EXERCISE DESCRIPTION — Pick out each line of the entries below that contains the word "house" and copy it.

+-------+

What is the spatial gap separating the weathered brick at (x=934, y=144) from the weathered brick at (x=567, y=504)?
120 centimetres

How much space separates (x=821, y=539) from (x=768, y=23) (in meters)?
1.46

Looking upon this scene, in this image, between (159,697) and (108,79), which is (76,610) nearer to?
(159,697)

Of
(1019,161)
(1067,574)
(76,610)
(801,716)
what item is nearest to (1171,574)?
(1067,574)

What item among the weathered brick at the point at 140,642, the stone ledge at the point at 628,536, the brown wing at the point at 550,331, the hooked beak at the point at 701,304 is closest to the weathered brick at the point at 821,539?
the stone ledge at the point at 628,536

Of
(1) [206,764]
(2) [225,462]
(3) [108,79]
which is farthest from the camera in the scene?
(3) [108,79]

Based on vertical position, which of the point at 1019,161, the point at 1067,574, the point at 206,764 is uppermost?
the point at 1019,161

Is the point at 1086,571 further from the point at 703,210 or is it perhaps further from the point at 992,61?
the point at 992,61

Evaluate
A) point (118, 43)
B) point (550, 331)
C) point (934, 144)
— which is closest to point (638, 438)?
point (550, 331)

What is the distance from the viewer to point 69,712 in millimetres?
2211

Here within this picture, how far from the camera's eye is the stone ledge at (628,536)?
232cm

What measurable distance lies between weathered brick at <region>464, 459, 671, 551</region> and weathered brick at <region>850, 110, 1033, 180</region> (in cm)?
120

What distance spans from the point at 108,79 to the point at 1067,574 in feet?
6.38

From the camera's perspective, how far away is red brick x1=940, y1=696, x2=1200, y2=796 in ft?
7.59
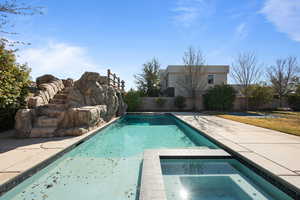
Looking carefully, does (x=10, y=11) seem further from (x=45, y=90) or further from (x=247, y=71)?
(x=247, y=71)

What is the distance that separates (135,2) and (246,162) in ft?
28.7

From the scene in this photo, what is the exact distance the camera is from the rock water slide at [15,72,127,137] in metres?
4.53

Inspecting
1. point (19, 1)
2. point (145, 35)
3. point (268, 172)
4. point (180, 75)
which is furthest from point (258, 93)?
point (19, 1)

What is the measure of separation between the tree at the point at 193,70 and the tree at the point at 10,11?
1551 cm

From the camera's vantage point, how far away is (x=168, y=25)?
32.3 feet

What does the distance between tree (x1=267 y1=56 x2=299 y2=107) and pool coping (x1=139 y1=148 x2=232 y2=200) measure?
23757mm

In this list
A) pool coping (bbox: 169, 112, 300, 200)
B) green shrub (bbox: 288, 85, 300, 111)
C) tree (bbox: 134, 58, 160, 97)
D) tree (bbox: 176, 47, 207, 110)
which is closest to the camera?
pool coping (bbox: 169, 112, 300, 200)

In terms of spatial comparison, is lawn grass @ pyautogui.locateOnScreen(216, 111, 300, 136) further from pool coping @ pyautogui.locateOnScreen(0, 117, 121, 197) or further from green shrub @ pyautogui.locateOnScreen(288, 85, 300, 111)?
green shrub @ pyautogui.locateOnScreen(288, 85, 300, 111)

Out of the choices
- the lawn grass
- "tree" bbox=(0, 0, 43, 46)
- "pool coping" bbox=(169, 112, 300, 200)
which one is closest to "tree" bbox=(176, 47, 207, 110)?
the lawn grass

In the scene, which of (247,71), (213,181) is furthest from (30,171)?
(247,71)

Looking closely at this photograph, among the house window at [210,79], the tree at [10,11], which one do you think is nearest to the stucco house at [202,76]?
the house window at [210,79]

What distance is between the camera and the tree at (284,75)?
65.1 ft

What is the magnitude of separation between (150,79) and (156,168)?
19.3 metres

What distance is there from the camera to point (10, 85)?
4133mm
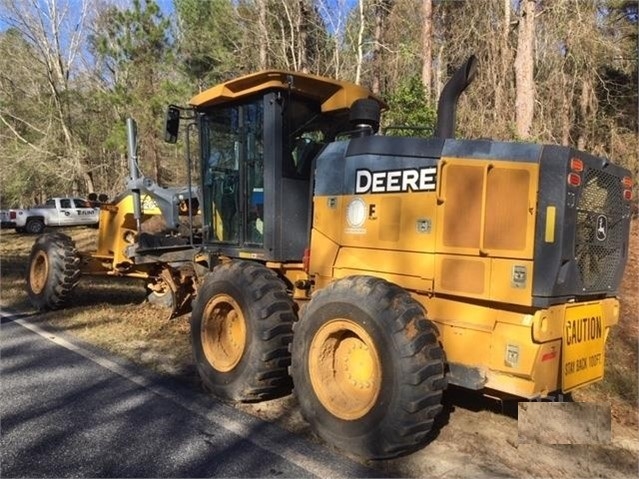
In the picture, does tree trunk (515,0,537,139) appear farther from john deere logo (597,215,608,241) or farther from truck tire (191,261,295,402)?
truck tire (191,261,295,402)

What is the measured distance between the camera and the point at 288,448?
4.19 meters

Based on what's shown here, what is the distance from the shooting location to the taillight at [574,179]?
3756 mm

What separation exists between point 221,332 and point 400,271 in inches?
80.5

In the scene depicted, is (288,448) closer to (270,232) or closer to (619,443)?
(270,232)

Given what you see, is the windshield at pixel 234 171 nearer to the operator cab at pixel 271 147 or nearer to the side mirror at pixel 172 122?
the operator cab at pixel 271 147

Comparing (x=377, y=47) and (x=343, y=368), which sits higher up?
(x=377, y=47)

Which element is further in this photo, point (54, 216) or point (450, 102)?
point (54, 216)

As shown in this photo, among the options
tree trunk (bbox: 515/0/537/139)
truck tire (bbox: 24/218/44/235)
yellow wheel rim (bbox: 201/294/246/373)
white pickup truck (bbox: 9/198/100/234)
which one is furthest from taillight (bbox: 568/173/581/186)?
truck tire (bbox: 24/218/44/235)

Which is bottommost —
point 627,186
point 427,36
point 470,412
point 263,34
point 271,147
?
point 470,412

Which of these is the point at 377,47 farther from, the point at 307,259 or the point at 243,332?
the point at 243,332

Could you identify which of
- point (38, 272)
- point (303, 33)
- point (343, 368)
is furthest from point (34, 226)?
point (343, 368)

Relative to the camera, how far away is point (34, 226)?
2834 cm

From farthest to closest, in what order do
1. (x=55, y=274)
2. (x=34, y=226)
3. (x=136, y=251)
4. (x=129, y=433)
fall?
(x=34, y=226), (x=55, y=274), (x=136, y=251), (x=129, y=433)

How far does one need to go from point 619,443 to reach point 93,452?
392 cm
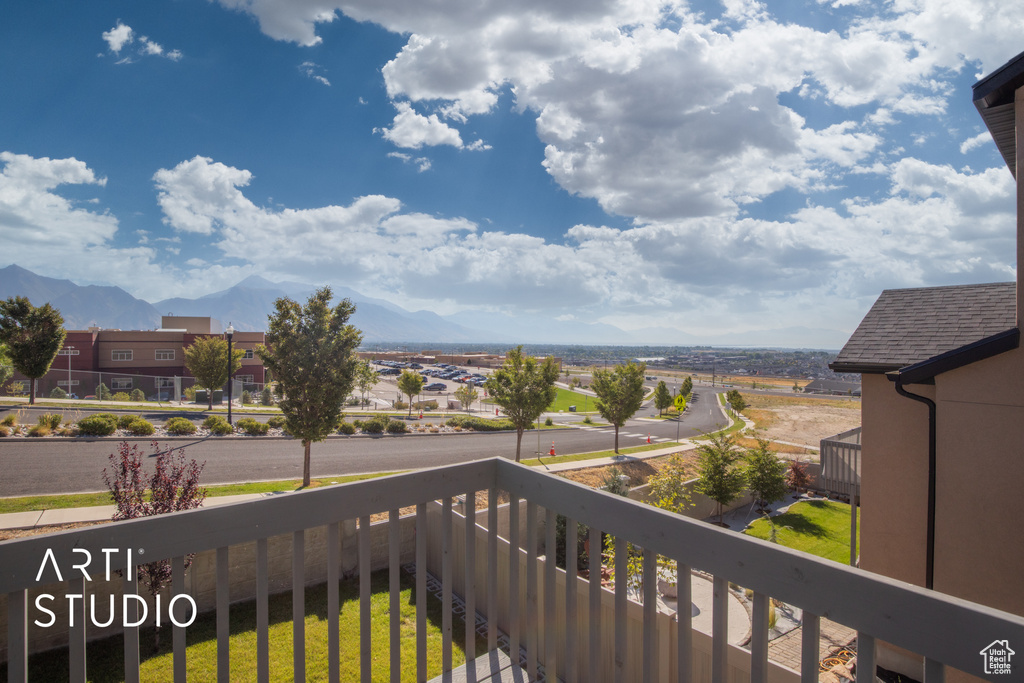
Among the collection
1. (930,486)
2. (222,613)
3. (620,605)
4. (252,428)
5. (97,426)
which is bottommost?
(252,428)

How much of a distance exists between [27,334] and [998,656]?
29.9 metres

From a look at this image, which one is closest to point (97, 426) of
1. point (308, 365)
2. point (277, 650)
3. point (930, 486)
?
point (308, 365)

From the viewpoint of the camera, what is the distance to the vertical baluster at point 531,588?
2.25 meters

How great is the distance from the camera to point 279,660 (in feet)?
17.4

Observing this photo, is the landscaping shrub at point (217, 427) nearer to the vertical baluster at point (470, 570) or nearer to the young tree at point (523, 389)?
the young tree at point (523, 389)

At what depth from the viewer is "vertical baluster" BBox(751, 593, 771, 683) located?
1456 millimetres

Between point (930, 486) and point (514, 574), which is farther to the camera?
point (930, 486)

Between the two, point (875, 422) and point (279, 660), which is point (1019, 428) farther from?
point (279, 660)

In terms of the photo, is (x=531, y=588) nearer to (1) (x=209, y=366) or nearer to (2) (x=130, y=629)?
(2) (x=130, y=629)

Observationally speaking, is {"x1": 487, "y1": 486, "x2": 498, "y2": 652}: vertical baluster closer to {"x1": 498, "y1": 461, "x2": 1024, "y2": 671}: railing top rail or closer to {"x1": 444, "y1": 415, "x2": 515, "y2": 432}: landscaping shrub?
{"x1": 498, "y1": 461, "x2": 1024, "y2": 671}: railing top rail

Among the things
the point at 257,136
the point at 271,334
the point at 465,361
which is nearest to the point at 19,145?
the point at 257,136

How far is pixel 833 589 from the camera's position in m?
1.26

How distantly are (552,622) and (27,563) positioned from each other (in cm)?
196

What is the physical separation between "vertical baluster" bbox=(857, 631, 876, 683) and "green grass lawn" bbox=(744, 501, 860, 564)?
1114cm
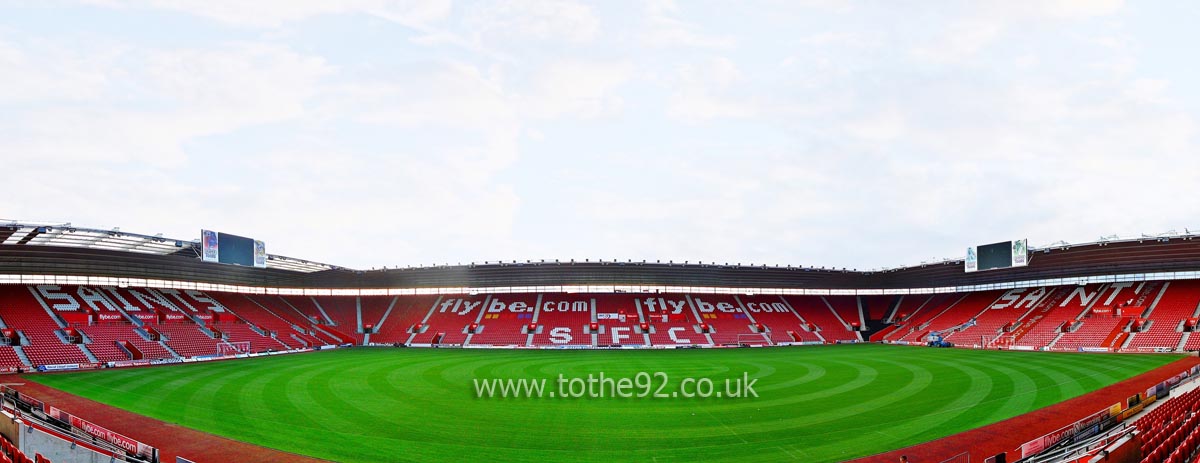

+-------+

WRITTEN ANSWER —
Looking closely at this photograph, among the house window at [210,79], the tree at [10,11], which one do you think is nearest to the stucco house at [202,76]?
the house window at [210,79]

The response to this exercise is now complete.